Did you know there are probably some neutral things in your bag too? You’ll discover this about 10 minutes after you get married. The way your family did things like celebrate holidays or cooked the ham seems like the right way to you. After all, that’s how you grew up, isn’t that how everybody does it? Then you get married and you are living with another person, someone who has their own idea of how hams are to be cooked or Christmas is to be celebrated. The fact that Matt’s family celebrates Christmas with extended family and my family celebrates only with immediate family doesn’t mean either of our families were wrong. It simply means they were different. Now you can spend the next 50 years fussing over this fact, or you can appreciate the positive aspects of each family’s traditions and then decide together what is best for your new family. Just because your family does things in a certain way doesn’t make it right, wrong, or sacred…it just is.

Matt:


We can’t avoid talking about the negative things in our bags. Let’s face it, while it feels nice to focus on the positive bricks in our bags, we will do most of our growing by recognizing the negative bricks in our bags and then doing what is necessary, with God’s help, to remove them.

In Isaiah 56 and 57 we learn of a people who were filling their children’s bags with lots of negative bricks. Their leaders were sinful and they attempted to treat God as a gumball machine, putting their works of religion in and growing angry when the results they wanted didn’t come out. But in chapter 58 things begin to change. God offers them a new deal. IF they will choose to do what is right from a heart of trust in God and not out of legalism as they had been taught, God will change their future. Vs. 11 says, “The Lord will guide you continually, and satisfy your soul in drought, and strengthen your bones; You shall be like a watered garden, and like a spring of water whose waters do not fail.”

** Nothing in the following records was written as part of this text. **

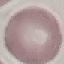

Summary:
  - Result: negative for malaria parasites
  - Stain: Giemsa
  - Image type: automatically extracted cell patch, resized to 64 × 64 pixels
  - Capture: smartphone through the microscope eyepiece
  - Preparation: thin blood smearIdentify the blood parasite species.
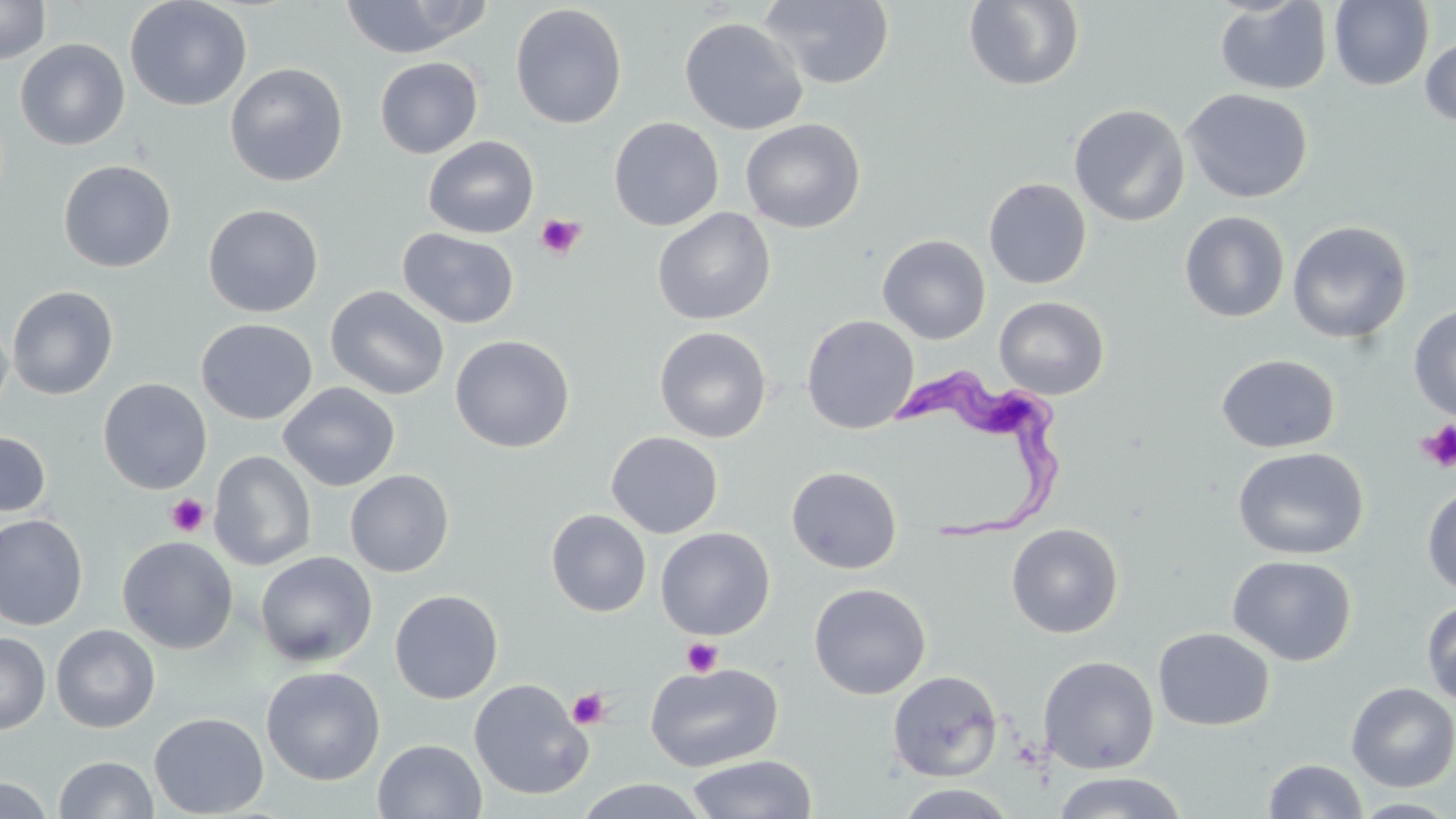
Trypanosoma brucei.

God offered them an opportunity to change their “fate”. To be a spring of refreshing water to the world around them. They didn’t have to continue to pass on the ungodly things from their bag. If they would choose to truly trust God and accept that what had been handed them was wrong, they could change the lives of generations to come. Vs. 12 says, “Those from among you shall build the old waste places; You shall raise up the foundations of many generations; And you shall be called the Repairer of the Breach, The Restorer of streets to Dwell in.” Don’t we all want to be repairers of the breach? We don’t honor our parents by passing on a heritage of sensitivity, anger, control, bitterness, laziness or any other number of negative character issues.

Julia:

We all have different things in our bag. Generations of women in my family had babies out of wed-lock. My Mom pointed this out to me as a teen. She challenged me to be a “restorer”, to change the trend. I had to see that weakness in my bag and remove it…to change the future. Some of the things in our bags are not as blatantly sinful. But if I have attitudes and actions that are as natural to me as breathing, but that are unchristlike, then I have a choice at the moment I recognize it. Do I shrug it off and say, “Well, I’m an Imhoff, we tend to be…..”. Or do I be honest and say, “I am a Christian first and this is not how my Father behaves.” With God’s help, we can remove the bricks that pull us away from God.

Matt:

So the question is, What’s in your bag? Only you can know. Only you can be honest enough before God to see what is in your bag and remove with God’s help the weight that so easily besets you. We must remember this is a generational changing challenge. Being aware of what is in our bags will not only impact who we are and our relationship with Jesus, but it will impact our children and their children. And hopefully one day our children will look in their bags and see fewer negative bricks. It is my prayer that when my boys see bricks that I didn’t know to remove, they will be strong enough to choose Jesus’ ways over my ways. I also pray they will come to me and show me the brick so that I can remove the one in my bag as well.